正しくは朱毛だった。状況を理解しようと、倒れたまま上体を少し起こす。
ユーリの上には、10才にも満たないだろう、幼い少年が眠っていた。
「…なんなんだいったい?」
「クゥン…。」
状況が理解出来ず、呆然とするユーリに、ラピードも理解不能とばかりに悲しそうに啼いた。
―――――――――――
朱毛の少年との奇妙な出会いから2ヶ月後、下町は突然の水道魔導器の故障で騒ぎになっていた。

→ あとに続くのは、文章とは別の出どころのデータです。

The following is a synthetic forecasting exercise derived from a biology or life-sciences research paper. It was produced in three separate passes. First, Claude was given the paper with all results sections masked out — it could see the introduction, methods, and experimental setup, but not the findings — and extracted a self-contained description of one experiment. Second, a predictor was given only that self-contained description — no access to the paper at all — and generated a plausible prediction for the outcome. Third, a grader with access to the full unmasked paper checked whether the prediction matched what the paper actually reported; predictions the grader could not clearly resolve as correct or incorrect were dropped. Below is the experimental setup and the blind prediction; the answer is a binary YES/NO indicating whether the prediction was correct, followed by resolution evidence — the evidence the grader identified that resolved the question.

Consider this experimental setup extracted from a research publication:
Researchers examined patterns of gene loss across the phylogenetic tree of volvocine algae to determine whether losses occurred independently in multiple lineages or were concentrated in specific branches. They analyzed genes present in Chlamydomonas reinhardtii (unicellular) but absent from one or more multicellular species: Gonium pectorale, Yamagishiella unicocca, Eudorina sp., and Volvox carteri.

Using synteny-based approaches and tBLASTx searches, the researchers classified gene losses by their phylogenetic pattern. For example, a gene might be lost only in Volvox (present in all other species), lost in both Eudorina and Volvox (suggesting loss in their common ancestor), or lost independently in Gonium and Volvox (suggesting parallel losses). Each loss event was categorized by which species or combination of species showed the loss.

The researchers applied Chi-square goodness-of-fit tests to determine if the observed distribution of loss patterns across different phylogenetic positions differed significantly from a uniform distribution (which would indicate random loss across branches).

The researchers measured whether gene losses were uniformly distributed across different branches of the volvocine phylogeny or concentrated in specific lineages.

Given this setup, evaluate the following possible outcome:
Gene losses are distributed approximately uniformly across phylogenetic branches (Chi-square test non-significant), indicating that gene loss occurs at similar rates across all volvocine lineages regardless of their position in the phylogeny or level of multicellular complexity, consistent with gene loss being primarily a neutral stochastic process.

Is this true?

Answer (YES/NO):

駆り出された現場の噴水に、魔導器がなくなっている事に気付いたユーリは、貴族街にあるモルディオの屋敷へと足を進める。
「ユーリ!!」
名前を呼ばれて振り返ると、朱毛の少年が走って追いかけて来ていた。
「ルーク?着いて来ちまったのかよ…。」
やれやれと思っていると、ユーリの腰にルークと呼ばれた少年が抱き着いてくる。
「どこ行くんだよ!?」
「ちょっと野暮用でな。すぐ戻るから、お前は先に部屋に帰ってろよ。」
そう言って引き離そうとすると、逆に腕に力を込められる。
「ユーリが行くなら俺も行く!」
「おいおい、遊びに行くんじゃないんだからな?」
「大丈夫だって!何かあったらラピードが守ってくれるから!」
「なっ!」とルークが笑顔でラピードを振り返れば、彼はユーリに諦めろとばかりにワンと吠えた。
「…裏切り者め。」
諦めの溜め息をつくと、ルークの顔がパァっと輝き、更に深い溜め息をつく。
2ヶ月前に出会ったこの少年は、ルークと言う名前以外何も覚えていない状態だった。
仕方なく、暫く一緒に暮らす事としたが、ルークは好奇心旺盛なくせに人見知りが激しい。

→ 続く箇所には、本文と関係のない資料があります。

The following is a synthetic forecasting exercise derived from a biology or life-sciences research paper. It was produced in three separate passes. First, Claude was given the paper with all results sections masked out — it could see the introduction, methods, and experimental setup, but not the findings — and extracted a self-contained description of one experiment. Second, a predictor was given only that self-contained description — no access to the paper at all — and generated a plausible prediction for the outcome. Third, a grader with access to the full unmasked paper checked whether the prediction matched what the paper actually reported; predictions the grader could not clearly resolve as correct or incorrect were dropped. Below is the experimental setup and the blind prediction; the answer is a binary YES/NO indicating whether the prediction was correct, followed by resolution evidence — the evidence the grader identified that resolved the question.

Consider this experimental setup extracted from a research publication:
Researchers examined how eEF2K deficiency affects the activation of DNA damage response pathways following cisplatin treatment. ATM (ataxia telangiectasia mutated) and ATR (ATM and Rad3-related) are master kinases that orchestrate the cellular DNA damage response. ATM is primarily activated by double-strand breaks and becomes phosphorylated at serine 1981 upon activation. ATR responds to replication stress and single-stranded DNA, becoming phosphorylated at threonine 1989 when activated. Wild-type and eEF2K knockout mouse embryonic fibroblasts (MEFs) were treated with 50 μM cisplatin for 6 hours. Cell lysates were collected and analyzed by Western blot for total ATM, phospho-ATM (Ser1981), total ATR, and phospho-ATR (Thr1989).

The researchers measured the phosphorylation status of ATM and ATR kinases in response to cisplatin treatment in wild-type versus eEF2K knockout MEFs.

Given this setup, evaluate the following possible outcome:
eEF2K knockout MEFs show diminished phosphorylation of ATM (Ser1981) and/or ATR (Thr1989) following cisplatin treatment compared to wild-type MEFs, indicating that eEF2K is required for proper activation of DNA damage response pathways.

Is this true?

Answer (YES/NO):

女将さんや年齢が近いテッドには大分慣れたものの、他の人物だとユーリの背後に隠れてしまうのだ。
そんな彼を、一人残していくのも不安がないと言ったら嘘になる。
ユーリは今度こそルークの体を引き離し、その小さな手を握る。
「たくっ俺の側から離れんじゃねーぞ?」
「おう!」
返事だけはいいルークに笑いながら、二人と一匹は再び貴族街へと足を進めた。